• **VORLIEGENDER TEXT**:
§

Daten-Exploration und Visualisierung

Wir untersuchen Einkommensdaten (gegeben in data/wage.csv.gz) mit Hilfe von

Questions:

  • Wie hängt das Einkommen vom Alter ab?
  • Wie hängt das Einkommen vom Ausbildungsgrad ab?

Vorbereitung

In [1]:
# some imports
import matplotlib.pyplot as plt
import numpy as np
import pandas as pd
import seaborn as sns
import warnings
sns.set_style('whitegrid')
warnings.filterwarnings('ignore')
%matplotlib inline

Laden

In [2]:
# if the file were not gzipped, we could now take a look at its content via
# cat data/wage.csv
In [3]:
df = pd.read_csv('data/wage.csv.gz', index_col=0)
In [4]:
df.head(3)
Out[4]:
year age sex maritl race education region jobclass health health_ins logwage wage
231655 2006 18 1. Male 1. Never Married 1. White 1. < HS Grad 2. Middle Atlantic 1. Industrial 1. <=Good 2. No 4.318063 75.043154
86582 2004 24 1. Male 1. Never Married 1. White 4. College Grad 2. Middle Atlantic 2. Information 2. >=Very Good 2. No 4.255273 70.476020
161300 2003 45 1. Male 2. Married 1. White 3. Some College 2. Middle Atlantic 1. Industrial 1. <=Good 1. Yes 4.875061 130.982177
In [5]:
df.columns
Out[5]:
Index(['year', 'age', 'sex', 'maritl', 'race', 'education', 'region',
       'jobclass', 'health', 'health_ins', 'logwage', 'wage'],
      dtype='object')
In [6]:
df.describe()[['age', 'wage']]
Out[6]:
age wage
count 3000.000000 3000.000000
mean 42.414667 111.703608
std 11.542406 41.728595
min 18.000000 20.085537
25% 33.750000 85.383940
50% 42.000000 104.921507
75% 51.000000 128.680488
max 80.000000 318.342430
In [7]:
df['sex'].unique()
Out[7]:
array(['1. Male'], dtype=object)

Wie hält das Einkommen vom Alter ab?

In [8]:
fig, ax = plt.subplots(figsize=(10, 6))
df.plot.scatter(x='age', y='wage', title='wage ~ age', ax=ax)
Out[8]:
<matplotlib.axes._subplots.AxesSubplot at 0x7f2480550198>
In [9]:
median_wage = df.groupby('age')[['wage']].agg(np.median)
median_wage.head()
Out[9]:
wage
age
18 69.619037
19 54.598150
20 71.482747
21 72.150456
22 75.043154
In [10]:
fig, ax = plt.subplots(figsize=(10, 6))
df.plot.scatter(x='age', y='wage', title='wage ~ age', label='data', ax=ax)
median_wage.plot.line(label='median', linewidth=4, color='r', ax=ax)
ax.legend()
Out[10]:
<matplotlib.legend.Legend at 0x7f24804dacc0>

Wie hängt das Einkommen vom Ausbildungsgrad ab?

In [11]:
fig, ax = plt.subplots(figsize=(10, 6))

§

• **ZU PRÜFENDE DATEN**:

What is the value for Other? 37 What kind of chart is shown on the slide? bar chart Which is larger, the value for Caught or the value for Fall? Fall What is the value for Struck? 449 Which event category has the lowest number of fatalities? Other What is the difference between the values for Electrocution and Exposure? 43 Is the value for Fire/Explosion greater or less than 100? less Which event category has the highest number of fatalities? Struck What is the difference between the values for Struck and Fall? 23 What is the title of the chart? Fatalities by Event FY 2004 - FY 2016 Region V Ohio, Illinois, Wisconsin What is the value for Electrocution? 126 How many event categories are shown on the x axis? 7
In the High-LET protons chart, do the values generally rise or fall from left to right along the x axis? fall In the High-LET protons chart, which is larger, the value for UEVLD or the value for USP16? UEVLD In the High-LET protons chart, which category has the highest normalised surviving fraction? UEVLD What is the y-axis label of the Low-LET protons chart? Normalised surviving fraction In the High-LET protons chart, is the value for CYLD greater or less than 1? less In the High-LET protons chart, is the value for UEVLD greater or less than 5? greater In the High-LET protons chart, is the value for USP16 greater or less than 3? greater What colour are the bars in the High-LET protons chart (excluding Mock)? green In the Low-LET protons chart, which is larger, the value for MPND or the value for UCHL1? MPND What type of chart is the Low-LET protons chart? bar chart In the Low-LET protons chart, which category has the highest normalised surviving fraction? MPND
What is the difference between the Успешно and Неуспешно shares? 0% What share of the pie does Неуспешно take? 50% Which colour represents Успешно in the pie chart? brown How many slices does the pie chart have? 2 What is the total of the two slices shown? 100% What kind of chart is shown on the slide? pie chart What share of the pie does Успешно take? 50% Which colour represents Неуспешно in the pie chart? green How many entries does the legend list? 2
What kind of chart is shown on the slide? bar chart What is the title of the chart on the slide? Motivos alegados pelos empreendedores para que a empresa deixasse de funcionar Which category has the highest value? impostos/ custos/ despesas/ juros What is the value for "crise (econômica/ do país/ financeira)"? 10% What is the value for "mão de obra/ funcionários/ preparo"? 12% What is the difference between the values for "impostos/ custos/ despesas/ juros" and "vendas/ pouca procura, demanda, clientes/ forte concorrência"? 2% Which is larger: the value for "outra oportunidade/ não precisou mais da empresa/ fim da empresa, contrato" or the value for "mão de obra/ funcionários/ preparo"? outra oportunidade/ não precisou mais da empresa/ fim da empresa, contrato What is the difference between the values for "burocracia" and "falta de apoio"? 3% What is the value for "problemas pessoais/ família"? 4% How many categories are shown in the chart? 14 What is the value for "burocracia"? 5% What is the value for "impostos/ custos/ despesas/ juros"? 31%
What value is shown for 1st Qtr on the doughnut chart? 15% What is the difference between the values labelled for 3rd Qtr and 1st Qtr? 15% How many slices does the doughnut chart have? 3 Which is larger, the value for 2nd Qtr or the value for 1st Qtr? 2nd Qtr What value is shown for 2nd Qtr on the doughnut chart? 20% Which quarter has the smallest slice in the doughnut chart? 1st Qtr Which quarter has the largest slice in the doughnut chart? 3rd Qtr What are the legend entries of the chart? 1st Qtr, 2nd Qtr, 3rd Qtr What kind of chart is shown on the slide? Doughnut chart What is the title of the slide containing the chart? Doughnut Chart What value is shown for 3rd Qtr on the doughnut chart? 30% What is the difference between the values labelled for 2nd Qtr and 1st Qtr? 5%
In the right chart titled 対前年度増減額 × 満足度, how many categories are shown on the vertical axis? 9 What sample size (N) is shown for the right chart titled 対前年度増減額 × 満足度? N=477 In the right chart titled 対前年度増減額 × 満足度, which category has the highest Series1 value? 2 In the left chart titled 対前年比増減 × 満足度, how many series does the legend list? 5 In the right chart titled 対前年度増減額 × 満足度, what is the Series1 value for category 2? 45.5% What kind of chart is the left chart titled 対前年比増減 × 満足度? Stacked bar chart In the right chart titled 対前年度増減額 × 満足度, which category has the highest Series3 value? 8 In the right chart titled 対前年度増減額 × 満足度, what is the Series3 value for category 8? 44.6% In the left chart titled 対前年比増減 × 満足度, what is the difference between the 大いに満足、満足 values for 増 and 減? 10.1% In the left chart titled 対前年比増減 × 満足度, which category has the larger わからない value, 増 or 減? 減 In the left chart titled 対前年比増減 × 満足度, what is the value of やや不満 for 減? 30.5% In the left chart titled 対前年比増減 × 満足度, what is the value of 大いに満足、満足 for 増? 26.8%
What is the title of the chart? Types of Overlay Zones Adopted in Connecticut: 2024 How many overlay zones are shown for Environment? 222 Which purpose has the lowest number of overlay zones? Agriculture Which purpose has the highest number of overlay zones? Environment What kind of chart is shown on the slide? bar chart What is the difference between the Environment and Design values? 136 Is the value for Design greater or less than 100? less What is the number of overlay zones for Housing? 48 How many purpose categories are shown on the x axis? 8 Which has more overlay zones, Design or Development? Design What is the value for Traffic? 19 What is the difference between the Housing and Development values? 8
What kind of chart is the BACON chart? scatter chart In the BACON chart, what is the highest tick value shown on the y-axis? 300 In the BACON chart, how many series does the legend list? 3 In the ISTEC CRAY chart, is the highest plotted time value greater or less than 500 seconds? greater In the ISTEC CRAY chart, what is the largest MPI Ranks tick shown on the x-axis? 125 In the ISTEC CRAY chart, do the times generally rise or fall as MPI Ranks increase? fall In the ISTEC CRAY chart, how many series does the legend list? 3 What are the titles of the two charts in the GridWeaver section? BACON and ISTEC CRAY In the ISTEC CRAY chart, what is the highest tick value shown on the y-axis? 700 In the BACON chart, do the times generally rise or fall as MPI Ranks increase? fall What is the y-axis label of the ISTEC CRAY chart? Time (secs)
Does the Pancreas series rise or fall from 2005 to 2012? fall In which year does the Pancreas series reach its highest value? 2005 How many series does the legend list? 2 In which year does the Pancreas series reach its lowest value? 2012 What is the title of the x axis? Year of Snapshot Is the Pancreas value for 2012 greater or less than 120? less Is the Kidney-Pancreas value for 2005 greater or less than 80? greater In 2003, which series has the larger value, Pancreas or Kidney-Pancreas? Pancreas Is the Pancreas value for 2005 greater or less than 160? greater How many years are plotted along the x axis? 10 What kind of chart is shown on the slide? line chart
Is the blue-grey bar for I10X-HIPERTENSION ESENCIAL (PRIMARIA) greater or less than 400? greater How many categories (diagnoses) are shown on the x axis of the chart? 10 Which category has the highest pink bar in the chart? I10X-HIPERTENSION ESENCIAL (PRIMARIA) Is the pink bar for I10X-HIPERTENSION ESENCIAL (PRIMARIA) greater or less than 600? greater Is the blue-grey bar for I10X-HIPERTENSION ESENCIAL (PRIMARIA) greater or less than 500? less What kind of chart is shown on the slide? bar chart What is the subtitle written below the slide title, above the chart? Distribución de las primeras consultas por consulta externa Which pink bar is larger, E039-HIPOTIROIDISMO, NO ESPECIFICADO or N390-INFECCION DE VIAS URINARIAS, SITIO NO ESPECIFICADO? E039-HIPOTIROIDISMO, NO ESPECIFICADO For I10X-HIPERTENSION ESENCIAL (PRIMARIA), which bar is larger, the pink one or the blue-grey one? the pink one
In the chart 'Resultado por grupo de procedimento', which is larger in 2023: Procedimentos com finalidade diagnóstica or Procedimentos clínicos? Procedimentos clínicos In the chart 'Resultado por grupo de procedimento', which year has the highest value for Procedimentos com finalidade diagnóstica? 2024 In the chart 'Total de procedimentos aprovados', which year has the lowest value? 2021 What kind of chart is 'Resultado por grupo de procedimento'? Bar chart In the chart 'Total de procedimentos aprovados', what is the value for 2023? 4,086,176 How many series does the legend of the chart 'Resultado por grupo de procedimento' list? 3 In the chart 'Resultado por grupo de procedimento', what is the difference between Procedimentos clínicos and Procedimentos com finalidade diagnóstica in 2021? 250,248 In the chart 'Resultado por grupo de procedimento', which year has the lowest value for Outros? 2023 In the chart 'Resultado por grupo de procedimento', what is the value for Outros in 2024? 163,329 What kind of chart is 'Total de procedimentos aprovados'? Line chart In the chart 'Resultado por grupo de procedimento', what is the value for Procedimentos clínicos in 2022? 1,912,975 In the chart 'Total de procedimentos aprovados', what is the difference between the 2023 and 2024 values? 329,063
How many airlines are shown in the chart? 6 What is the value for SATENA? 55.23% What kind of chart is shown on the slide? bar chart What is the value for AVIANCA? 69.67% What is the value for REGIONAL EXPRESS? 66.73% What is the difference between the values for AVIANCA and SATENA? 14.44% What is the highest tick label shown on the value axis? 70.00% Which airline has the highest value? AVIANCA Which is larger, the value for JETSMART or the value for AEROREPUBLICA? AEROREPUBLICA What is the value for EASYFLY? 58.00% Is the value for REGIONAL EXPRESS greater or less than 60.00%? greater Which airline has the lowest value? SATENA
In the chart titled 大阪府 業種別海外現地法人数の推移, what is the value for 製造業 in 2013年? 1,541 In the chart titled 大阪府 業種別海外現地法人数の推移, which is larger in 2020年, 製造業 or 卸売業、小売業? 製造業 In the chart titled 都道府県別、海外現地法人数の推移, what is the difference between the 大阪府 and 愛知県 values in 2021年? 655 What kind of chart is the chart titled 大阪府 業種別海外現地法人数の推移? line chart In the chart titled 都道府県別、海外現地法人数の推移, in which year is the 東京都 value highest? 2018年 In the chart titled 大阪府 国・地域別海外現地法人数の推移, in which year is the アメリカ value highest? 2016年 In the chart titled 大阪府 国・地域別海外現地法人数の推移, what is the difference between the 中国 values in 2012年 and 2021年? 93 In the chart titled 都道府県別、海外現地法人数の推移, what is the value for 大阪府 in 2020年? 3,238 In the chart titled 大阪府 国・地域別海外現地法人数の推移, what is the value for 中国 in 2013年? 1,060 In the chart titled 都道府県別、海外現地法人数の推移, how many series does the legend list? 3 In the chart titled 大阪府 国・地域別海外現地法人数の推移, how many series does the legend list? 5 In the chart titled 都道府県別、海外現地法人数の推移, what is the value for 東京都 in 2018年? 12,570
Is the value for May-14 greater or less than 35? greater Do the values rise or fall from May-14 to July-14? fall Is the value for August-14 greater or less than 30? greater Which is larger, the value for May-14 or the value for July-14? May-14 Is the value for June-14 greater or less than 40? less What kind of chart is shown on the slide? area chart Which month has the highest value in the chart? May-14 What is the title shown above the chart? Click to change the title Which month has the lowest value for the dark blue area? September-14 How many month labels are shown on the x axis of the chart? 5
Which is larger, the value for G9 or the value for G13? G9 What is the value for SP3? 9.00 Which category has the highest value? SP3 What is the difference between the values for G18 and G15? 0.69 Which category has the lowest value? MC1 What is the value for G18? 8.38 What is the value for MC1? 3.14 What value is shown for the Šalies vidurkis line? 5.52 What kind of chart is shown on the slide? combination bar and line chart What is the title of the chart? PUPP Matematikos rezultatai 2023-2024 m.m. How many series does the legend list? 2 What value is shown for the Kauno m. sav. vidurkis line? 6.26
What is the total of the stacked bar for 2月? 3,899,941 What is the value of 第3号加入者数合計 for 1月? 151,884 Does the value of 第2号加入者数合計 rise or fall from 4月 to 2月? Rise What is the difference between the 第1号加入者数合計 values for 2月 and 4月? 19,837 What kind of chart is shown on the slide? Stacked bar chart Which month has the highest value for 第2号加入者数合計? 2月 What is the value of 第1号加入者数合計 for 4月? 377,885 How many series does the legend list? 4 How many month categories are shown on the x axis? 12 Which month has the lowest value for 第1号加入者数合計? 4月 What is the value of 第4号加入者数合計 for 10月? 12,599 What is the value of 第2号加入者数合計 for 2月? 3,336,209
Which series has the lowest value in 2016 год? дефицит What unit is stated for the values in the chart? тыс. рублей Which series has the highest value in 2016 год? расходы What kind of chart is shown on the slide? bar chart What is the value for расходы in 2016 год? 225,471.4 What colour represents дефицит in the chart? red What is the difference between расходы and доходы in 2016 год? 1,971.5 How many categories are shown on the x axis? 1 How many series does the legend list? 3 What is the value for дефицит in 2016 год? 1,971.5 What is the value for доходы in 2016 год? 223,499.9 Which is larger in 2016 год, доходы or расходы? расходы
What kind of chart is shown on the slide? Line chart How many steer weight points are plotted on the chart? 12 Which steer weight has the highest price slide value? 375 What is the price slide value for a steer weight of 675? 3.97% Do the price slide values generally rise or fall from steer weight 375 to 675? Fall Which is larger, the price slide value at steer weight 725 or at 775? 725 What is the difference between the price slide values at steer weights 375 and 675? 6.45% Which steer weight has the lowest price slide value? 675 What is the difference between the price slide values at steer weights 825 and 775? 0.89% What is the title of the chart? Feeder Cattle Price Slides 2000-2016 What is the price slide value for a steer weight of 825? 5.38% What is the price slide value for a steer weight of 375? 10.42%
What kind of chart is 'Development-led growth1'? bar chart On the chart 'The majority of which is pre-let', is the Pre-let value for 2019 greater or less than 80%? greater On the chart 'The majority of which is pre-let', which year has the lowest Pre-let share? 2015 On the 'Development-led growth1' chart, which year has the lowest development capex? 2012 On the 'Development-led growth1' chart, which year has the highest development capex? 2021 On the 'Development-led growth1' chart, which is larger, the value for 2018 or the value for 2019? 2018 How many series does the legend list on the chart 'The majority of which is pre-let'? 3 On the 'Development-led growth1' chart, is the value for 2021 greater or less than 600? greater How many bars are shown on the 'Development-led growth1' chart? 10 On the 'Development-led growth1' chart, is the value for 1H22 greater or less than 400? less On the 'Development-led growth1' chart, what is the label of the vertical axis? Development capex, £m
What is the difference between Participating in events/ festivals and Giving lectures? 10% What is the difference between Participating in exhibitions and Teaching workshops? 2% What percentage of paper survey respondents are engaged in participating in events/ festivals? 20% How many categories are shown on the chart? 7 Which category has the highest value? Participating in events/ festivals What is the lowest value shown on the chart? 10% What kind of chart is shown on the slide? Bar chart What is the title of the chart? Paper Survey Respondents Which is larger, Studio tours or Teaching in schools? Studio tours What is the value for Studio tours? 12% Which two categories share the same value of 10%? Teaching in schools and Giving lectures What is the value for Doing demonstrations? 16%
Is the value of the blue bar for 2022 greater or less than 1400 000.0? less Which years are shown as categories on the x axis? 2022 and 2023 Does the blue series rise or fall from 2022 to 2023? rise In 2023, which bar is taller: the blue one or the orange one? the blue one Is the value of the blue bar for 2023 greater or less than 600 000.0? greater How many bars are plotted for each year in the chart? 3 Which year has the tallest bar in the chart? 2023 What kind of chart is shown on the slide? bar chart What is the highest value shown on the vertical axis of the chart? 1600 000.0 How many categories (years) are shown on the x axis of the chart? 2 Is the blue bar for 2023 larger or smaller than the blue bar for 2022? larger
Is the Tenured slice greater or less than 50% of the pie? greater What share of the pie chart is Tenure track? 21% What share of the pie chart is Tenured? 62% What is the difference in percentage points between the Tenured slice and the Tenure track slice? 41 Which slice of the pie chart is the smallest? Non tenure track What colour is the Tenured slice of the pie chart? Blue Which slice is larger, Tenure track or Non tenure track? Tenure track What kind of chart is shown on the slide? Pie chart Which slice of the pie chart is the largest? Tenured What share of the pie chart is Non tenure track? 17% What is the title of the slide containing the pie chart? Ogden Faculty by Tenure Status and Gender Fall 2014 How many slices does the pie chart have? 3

§

• **AUFGABENSTELLUNGEN**:
[1] Welcher Wert steht im Notebook zu den Einkommensdaten in der Tabelle der Medianeinkommen beim Alter 19?
[2] Stimmen die folgenden Aussagen mit dem Notebook zu den Einkommensdaten überein? Antworten Sie jeweils mit Ja oder Nein und zitieren Sie die entscheidenden Worte des Textes wörtlich: (a) Die Daten werden aus einer gzip-komprimierten Datei eingelesen. (b) Die Spalte 'sex' enthält sowohl Männer als auch Frauen. (c) Der Mittelwert des Einkommens liegt unter 100.

• **ANTWORTEN JE AUFGABE**:
[1] 54.598150

[2]
(a) Ja: „df = pd.read_csv('data/wage.csv.gz', index_col=0)“
(b) Nein: „array(['1. Male'], dtype=object)“
(c) Nein: „mean 42.414667 111.703608“